News | 21 May 2018
Choice Somagaca found out she was HIV positive a week after giving birth to her first born child when she was tested by medical staff at the hospital. Now the Chairperson of the George Local AIDS Council and an inspiration to her community, Choice has come a long way from the dark day when she was first tested for HIV.
“I found out about my HIV status a week after I gave birth to my first born child. I had a high fever that was not going down after giving birth and only on the seventh day I was asked to do an HIV test by the medical staff of the hospital I was at.
It was the worst day of my life. My day turned into night. I was given pre-test counselling although I don’t remember a thing the nurse asked me during that and I was crying the whole session. After seeing the parallel lines of the ELISA test, I went into a very dark zone. And the post-test counselling did not help in any way and that was the last time I heard from any of the nurses who tested and counselled me.
I was angry at myself for a lot of reasons, I was emotionally wounded and very hurt and I felt disappointed.
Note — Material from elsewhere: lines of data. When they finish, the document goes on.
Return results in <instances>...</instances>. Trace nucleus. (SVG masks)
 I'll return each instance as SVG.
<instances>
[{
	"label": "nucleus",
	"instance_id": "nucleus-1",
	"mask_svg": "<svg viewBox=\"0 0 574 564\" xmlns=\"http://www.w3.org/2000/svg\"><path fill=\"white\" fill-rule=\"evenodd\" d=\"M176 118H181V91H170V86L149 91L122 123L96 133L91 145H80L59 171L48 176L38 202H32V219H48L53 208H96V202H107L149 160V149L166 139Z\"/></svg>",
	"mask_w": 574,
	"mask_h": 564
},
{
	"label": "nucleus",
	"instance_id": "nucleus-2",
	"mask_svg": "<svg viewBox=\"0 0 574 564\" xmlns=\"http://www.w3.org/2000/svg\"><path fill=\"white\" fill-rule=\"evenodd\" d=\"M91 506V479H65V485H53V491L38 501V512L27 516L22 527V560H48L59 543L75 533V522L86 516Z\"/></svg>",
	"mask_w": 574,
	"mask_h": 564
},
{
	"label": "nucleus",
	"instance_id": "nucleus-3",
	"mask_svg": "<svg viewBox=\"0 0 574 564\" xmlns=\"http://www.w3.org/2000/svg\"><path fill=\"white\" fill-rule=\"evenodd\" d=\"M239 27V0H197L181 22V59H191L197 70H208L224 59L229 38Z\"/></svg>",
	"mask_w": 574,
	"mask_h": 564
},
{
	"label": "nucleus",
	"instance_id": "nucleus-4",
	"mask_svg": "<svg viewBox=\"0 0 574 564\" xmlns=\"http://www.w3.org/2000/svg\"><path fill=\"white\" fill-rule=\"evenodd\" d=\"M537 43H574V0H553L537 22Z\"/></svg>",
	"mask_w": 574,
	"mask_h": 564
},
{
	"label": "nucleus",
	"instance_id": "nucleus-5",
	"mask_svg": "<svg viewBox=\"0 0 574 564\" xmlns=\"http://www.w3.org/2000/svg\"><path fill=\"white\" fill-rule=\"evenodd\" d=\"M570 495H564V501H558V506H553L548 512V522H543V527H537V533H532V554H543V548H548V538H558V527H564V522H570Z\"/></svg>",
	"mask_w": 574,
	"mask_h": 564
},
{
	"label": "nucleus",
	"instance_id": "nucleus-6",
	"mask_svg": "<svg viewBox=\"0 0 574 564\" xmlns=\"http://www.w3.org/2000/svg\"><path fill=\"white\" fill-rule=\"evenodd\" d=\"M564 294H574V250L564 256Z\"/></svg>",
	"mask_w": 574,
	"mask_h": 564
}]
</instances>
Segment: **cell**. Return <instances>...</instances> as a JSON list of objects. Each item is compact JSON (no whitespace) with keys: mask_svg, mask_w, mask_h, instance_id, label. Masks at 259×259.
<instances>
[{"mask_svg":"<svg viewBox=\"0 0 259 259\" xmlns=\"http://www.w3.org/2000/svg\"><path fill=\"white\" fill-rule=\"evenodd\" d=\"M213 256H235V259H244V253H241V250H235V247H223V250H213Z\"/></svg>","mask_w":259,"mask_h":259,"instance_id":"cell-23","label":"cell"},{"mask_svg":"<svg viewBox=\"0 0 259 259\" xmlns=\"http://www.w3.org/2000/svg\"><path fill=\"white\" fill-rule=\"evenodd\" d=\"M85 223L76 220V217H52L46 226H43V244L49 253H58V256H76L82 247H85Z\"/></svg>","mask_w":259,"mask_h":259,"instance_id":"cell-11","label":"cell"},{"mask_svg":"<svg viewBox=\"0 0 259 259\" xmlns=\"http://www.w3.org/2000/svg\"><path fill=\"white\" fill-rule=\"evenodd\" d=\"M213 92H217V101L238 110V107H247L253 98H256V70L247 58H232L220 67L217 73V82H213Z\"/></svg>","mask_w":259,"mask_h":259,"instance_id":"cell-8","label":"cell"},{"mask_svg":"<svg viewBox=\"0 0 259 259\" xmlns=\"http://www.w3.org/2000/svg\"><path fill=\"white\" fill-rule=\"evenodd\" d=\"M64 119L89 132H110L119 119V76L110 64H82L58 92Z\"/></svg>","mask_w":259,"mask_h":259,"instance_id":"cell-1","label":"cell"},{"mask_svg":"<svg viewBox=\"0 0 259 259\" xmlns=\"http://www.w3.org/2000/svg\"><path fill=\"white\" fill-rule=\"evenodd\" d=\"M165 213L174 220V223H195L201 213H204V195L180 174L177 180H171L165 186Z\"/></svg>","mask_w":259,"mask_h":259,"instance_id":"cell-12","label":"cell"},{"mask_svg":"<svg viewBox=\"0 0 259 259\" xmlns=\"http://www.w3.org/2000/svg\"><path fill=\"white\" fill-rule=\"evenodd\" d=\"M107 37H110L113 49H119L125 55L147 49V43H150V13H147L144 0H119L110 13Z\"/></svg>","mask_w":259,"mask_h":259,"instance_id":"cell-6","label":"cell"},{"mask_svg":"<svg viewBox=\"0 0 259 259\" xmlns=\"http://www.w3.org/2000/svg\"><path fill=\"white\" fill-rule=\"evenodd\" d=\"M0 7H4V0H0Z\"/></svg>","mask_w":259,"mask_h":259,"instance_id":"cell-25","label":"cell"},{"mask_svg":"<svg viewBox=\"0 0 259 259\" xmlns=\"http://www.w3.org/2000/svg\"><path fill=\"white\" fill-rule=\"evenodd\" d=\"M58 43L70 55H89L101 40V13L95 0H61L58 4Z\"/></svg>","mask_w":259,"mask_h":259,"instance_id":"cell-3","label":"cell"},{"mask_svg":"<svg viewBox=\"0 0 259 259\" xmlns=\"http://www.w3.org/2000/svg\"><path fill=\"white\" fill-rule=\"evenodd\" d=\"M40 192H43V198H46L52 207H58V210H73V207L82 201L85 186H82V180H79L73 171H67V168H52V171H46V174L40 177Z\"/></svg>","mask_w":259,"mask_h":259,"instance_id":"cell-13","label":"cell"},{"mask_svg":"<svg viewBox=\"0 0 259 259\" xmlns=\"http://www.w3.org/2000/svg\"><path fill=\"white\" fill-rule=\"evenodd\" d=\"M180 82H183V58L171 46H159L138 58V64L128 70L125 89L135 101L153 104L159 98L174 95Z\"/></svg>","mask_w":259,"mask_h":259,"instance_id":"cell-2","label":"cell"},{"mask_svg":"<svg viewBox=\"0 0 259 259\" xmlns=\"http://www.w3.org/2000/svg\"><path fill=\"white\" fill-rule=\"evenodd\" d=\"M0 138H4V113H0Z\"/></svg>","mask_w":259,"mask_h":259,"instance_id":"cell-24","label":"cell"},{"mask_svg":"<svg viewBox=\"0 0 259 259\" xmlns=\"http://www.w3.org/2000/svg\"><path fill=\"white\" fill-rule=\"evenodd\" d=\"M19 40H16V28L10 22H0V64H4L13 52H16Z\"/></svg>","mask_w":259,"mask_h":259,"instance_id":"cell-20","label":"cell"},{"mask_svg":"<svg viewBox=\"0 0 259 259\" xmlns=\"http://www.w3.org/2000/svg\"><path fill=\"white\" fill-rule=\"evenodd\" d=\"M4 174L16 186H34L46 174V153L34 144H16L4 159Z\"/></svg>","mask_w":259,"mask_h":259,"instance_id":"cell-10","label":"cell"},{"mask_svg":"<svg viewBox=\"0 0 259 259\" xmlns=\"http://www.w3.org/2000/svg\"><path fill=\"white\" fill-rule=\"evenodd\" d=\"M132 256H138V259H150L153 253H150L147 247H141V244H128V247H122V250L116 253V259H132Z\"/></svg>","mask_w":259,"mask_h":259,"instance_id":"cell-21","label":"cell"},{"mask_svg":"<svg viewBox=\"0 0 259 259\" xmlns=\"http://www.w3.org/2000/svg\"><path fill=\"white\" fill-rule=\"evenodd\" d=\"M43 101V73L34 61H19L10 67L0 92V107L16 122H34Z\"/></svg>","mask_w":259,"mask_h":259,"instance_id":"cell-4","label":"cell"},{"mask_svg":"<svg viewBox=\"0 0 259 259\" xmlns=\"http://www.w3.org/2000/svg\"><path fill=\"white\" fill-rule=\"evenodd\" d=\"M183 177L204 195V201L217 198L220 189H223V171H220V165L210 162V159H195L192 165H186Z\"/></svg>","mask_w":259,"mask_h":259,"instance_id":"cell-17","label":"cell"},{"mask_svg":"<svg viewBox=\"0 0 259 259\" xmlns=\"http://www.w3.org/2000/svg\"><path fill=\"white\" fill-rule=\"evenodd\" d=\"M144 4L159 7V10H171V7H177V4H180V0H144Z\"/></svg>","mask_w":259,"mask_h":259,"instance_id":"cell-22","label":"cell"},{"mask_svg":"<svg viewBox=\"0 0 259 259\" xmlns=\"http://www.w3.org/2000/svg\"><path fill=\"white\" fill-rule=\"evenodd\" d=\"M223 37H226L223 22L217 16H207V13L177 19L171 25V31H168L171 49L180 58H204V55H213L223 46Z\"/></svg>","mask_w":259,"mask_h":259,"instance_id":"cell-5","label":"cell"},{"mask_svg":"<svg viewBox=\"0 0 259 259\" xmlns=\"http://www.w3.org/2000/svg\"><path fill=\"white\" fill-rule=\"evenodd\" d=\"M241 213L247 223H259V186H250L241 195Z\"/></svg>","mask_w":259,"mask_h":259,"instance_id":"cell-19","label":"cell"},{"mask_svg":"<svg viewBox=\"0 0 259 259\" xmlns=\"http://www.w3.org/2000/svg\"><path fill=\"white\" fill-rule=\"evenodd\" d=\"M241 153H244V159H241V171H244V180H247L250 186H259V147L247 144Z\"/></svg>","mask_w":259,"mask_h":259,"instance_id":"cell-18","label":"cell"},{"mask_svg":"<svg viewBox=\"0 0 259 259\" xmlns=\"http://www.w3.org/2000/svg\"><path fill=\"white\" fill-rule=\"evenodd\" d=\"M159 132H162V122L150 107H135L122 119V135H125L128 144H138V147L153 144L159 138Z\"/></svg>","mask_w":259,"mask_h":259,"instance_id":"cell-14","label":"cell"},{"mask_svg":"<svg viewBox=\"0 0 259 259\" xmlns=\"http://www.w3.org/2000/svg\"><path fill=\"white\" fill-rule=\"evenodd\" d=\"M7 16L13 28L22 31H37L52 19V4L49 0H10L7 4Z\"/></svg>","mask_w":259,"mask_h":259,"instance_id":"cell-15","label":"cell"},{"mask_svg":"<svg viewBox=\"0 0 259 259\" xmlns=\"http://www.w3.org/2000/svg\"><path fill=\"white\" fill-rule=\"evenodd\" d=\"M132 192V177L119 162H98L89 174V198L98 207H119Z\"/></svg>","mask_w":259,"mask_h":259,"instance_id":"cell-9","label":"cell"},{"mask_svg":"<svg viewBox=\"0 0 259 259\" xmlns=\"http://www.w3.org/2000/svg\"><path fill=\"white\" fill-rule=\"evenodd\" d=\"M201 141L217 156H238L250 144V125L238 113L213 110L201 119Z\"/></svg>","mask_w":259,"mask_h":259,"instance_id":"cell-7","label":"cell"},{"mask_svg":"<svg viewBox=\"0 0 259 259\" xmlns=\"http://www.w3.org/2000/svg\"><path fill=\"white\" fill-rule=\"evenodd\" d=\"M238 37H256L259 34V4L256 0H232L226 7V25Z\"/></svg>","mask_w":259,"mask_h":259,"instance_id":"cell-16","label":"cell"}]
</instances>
It took me the longest six months of my life to tell someone. Keeping my status to myself was the hardest thing I ever had to do. I became depressed before I could tell my mom but after I told her I could get the support and love from her.
I started being hopeful for the future of me living a healthy and fruitful life while living positive with HIV.
Seventeen years later my viral load is -40 and my CD4 count is 1,079 – I am healthier than I can imagine. All my children are HIV negative. My daughter, who was seven days old when I found out, is turning 17 in December this year. She is an intelligent young girl and doing grade 11.
I’m optimistic about the future and life in general. I’m employed by the South African Police Service (SAPS) for the past 15 years, I’m also a Peer Educator and an HIV Ambassador in the SAPS. I’m the current Chairperson of the George Local AIDS Council. I do motivational talks when and if requested. I love sharing my journey through life living positive with HIV.
If you have never loved yourself prior testing for HIV, then the time becomes now to love yourself and be gentle with yourself. You can live a healthy and very productive life while living positive with HIV. The virus is not you, it just lives in your blood and with the help of antiretrovirals (ARVs) it can live dormant for as long as you are compliant to your treatment.
Go through the emotions and deal with them, ask for help – from family or professionals who work with people who live with HIV.
Love yourself enough not to let a virus destroy or end your life, live one day at a time.”